Оценив его сдержанность, комиссар снова обретает хорошее расположение духа.

— Хотите последние городские новости, Хамелеон? Ничего интересного, правда: двоих ограбили мотоциклисты и один выбросился с пятого этажа — его выселили из дома. Вот что значит немедленно освободить квартиру.

(Никто не смеется.)

— По-человечески жаль, конечно. Но, поработав здесь, волей-неволей становишься толстокожим. Верно, Олля? Отвечайте!

— По-человечески да, — говорит Олля и от раздражения печатает: «Сегоднеш, его чивла» — приходится исправлять.

— Читал вашу статью о завершении дела Леоне, — продолжает комиссар. — Неплохо. Разве что кое-какие имена излишни, несколько нарочиты.

— Мне ее главный редактор правил, — объясняет Хамелеон, — у меня было по-другому. И вообще, многое в этом деле не убеждает, комиссар.

— Олля, иди помоги Пинотти, — сухо командует Порцио.

— Но тъм и тък уже тпое, — возражает Олля, переживающий машинописный кризис.

— Все равно иди.

— Понял. Ид!, синьшр ко№иссар, — отвечает Олля.

Они остаются с глазу на глаз — четвертая власть и пятая.

Комиссар восседает за грозным, цвета морской воды простором своего письменного стола.

— И что же вам, Хамелеон, кажется неубедительным?

Смелости у Карло поубавилось, но на этот раз он уже не молчит:

— Прежде всего — история Сандри. Оставим его прежние судимости, но я не понимаю, зачем человеку дома столько винтовок. Потом, этот оптический прицел... объясните, почему о нем нельзя даже заикнуться? Ну хорошо, бог с ним... однако... ну, а тот фотограф, который со всеми накоротке... ладно, бог с ним тоже... а Клещ... а эта история с ограблением... короче говоря, по-моему, это дело закрыли уж слишком поспешно.

— Мой милый юноша, — произносит комиссар и, вставая, вновь демонстрирует свою знаменитую царственную поступь, — может быть, вам было бы приятно узнать, что по крышам одного из районов нашего города кочует «кукушка»? Вам хотелось бы жить, ощущая такой «фактор напряженности»?

Господи, опять эти кавычки!

— Вам бы хотелось, чтоб наш город уподобился Чикаго, Бейруту или Аддис-Абебе? И чтобы всякий мог в любой момент стрельнуть вам в голову?

— Я думаю...

— Не надо слишком много думать. Берите пример с многих ваших коллег, которые решили остудить на какое-то время свою мозговую корку. Вон у вас сколько дел. Конгрессы, жюри, энциклопедии. Загляните-ка в газету: что пьют ВИПы? На каких матрасах спят? У вас всегда спрашивают ваше мнение, а у меня только про пистолеты и бомбы. Что ж, вполне естественно, ведь только мы и сведущи в таких делах — от одиночного выстрела до поезда, взлетевшего на воздух. Или вы хотите, чтобы про матрасы отвечал я?

— Но люди...

— Люди уж и думать забыли про этого Леоне. Тот, кто стрелял, не достиг своей цели — дать нам почувствовать нашу слабость. В городе царит спокойствие, а в этом районе, как и прежде, спокойнее, чем в любом другом. Аминь!

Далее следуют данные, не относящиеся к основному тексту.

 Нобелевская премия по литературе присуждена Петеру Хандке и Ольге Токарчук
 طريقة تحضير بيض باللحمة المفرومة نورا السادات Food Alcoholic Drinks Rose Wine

— Пусть он цели своей не достиг, но в парня попал. И парень этот не спокоен, он мертв.

— Только он один. А выпусти мы обстановку из-под контроля, люди откроют перестрелку из окон.

— Вам известно, что у вас под носом оружие продают и покупают как хлеб. Сперва мы советуем людям остерегаться. Потом, наоборот, рекомендуем оставить свои страхи. Устроят где-нибудь взрыв — мы обещаем: вы все узнаете. Потом говорим: к сожалению, эти сведения не для огласки. Конечно, людям становится все страшнее. Какое же это, к черту, спокойствие? Облавы! Бронемашины! Сфабрикованные процессы! Отряды особого назначения, сражающиеся против тех, кто занимает пустые дома! Депутат Сорока, оправданный за недостаточностью улик! Триста телефонных звонков с требованием оставить Сандри в покое!

Комиссар истово вздыхает.

— Вы нам совсем не помогаете. Вот она, передо мной, ваша авторитетная газета. Восемь полос на темы летнего отдыха, карикатуры, тесты, хорошие манеры. Кухня, бюст жены ведущего программы, открытый всем ветрам, а вот, взгляните, снято телеобъективом, шпионаж экстра-класса. Несколько песенок, программа телевидения, ВИПы и их происхождение. Вот почему теперь ничего особенного не происходит — все ВИПы уже произошли. Неплохо сказано? А что вы думаете, и мы шутить умеем. Или вот здесь, поглядите, какое актуальное исследование — хит-парад депутатских мнений: кто из политиков умеет лучше носить очки? Вот это да, это нам подспорье. Публика думает, что все в порядке. И стреляют тогда только в самых крайних случаях. Это и есть спокойствие.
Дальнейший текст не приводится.